BOĞAZİÇİ KÖYÜNE DOĞRU

SIDYMA’YA ÇIKARKEN

Ve antik Sidyma kendinin kalıntılarına ulaşıyorum. Geniş bir alana yayılmış kalıntılar var. Lahitler ve yapılar sağlam ve tahrip olmamış olsa da, kalıntıların arasında biraz mesafe var. Fotoğraf çekimlerimi yaparken ve notlarımı alırken Cemil Bey ile tekrar karşılaşıyorum. Bana evini tekrar tarif ediyor. Ve bu civarda ki kamp kurulabilecek yerleride gösteriyor.Kalıntılar köyün hemen yanıbaşında bulunuyor. Hatta köy evlerinin temelinde ne yazık ki, antik kalıntılar kullanılmış.

ANNE KEÇİ VE YAVRUSU..

SIDYMA ÖNCESİ SON MOLA

Fotoğraf çekimi sonrası Cemil Bey’in evinin orada dinlenirken dört İngiliz turistte ufukta beliriyor. Cemil Bey’in eşi bahçeye yemekleri hazırlarken bende turistlerle sohbet ediyorum. Menüde yaprak sarma, pilav, mücver ve salata var. Buraya yolunuz düştüğünde mutlaka uğrayın derim. Turistler bana çok yorgun olduklarını Akbel’e gitmek istediklerini Cemil Bey’in araçla kendilerini götürmesini ve ne kadar ücret ödeyeceklerini soruyor. Cemil Bey’in 150 TL’lik teklifini çok bulan turistlerle Cemil Bey arasında pazarlık yapıp 70 TL ye pazarlığı bağlıyorum. Anlayacağınız İngiliz kafile ile bayağı kaynaştık. Kısa bir video çekimi sonrası herkesle vedalaşıp Bel köyüne doğru yola çıkıyorum.

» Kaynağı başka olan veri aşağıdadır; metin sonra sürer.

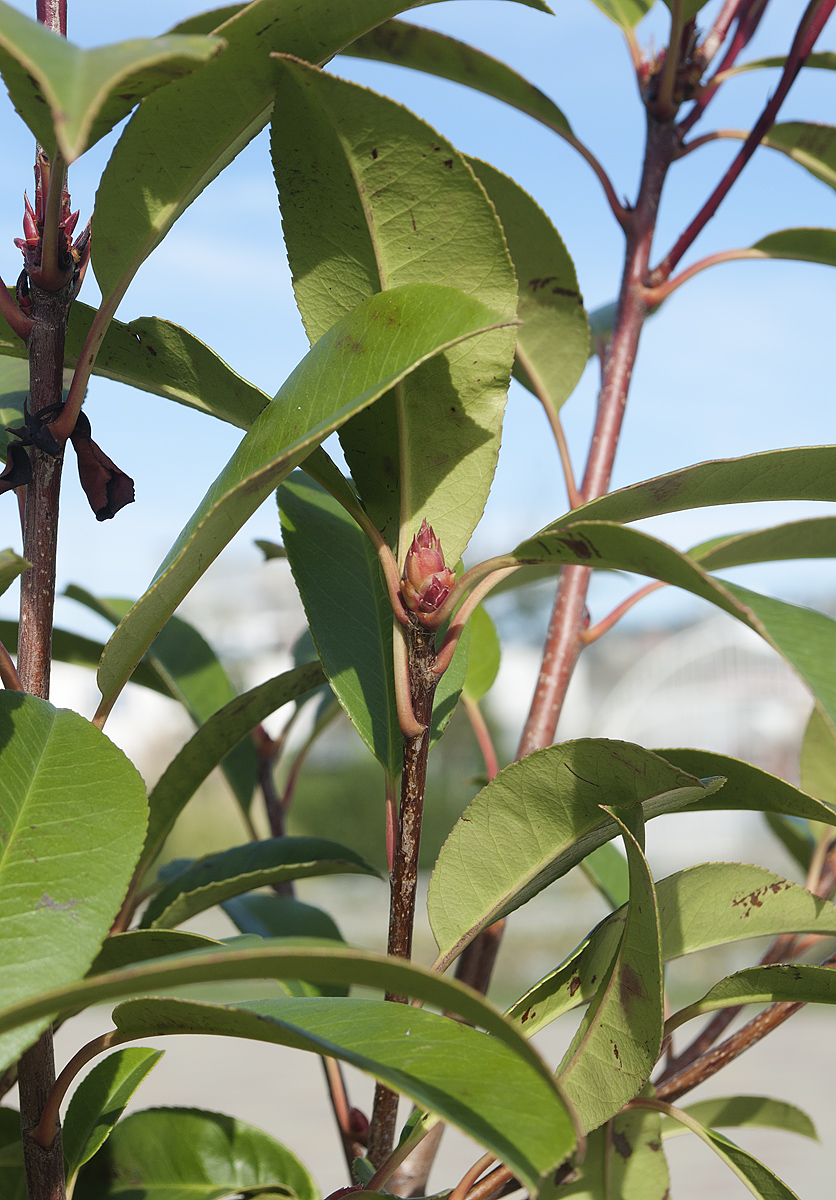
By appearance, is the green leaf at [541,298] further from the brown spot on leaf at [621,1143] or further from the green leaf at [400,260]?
the brown spot on leaf at [621,1143]

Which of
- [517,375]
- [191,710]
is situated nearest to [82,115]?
[517,375]

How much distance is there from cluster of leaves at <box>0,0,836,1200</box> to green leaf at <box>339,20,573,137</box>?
0.55 ft

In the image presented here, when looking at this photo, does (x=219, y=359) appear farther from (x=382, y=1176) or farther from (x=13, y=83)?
(x=382, y=1176)

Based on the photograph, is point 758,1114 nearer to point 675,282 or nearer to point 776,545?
point 776,545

SIDYMA ANTİK KENTİ KALINTILARI

SIDYMA ANTİK MEZARLAR

Köy yolundan devam edince yol ilerde sola doğru dere yatağına dönüyor. Hafif yukarı eğimli dere yatağından 1 saat kadar ilerledikten sonra dere yatağı sizi toprak yola çıkarıyor. Yol boyunca işaret problemi yaşamadım. Bir süre toprak yolda ilerledikten sonra işaretler kayboluyor, geriye dönüp dikkatlice bakınırken sol tarafta yıkılmış babaları fark ediyorum ve işaretler ormanın içinden sizi diğer bir toprak yola çıkarıyor. Yolun sonunda sponsor tabela sizi karşılıyor zaten. Parkurlar hakkında detaylı bilgileri rehber kitabımızda açıklayacağız.

İŞARET SORUNU YAŞADIĞIM BEL ÖNCESİ

SIDYMA ÇIKIŞI

Ama sorun şu ki telefon direği üzerinde ki işaretler yolun tel örgüyle çevrili tarlanın yanından gideceğini gösterse de bu dar yola girdiğimde uzun süre işarete rastlamıyorum ve yol gittikçe darlaşıyor. Tereddüt edip geri dönüp bir süre işaretin olduğu kısımda bekledim. Yoldan sormak için geçen biri olmayınca azimle o dar tel örgülü yola devam ettim ve ilk işaret 300 mt sonra karşıma çıktı. Burada 1 saate yakın zaman kaybettiğimden duyarlılık gösterip geri döndüm ve işaret olmayan yerlere benden sonra yürüyecekler için babalar yaptıktan sonra gerekli notlarımı alıp yola devam ediyorum.

BEL YOLUNDAYIM

SPONSOR TABELA

Yürüdüğüm en ilginç ve en ıssız yollardan biriydi diyebilirim. Muhtemelen bu yolu yürüyenler hep bu noktada takıldığından olsa gerek patikadan çok kimsenin geçmediği belli oluyor.Kısa bir uyarı video çekimi sonrası yosun tutmuş büyük kayaların arasından yol beni geniş bir düz ovaya çıkardı. Bir kaç heybetki ağacın bulunduğu bu düz alanda çekirge sürüsü dikkatimi çekti. Her sene tekrarlanan bir durum mu bilemiyorum ama alerjisi veya korkusu olanların bilgisi olsun diyelim.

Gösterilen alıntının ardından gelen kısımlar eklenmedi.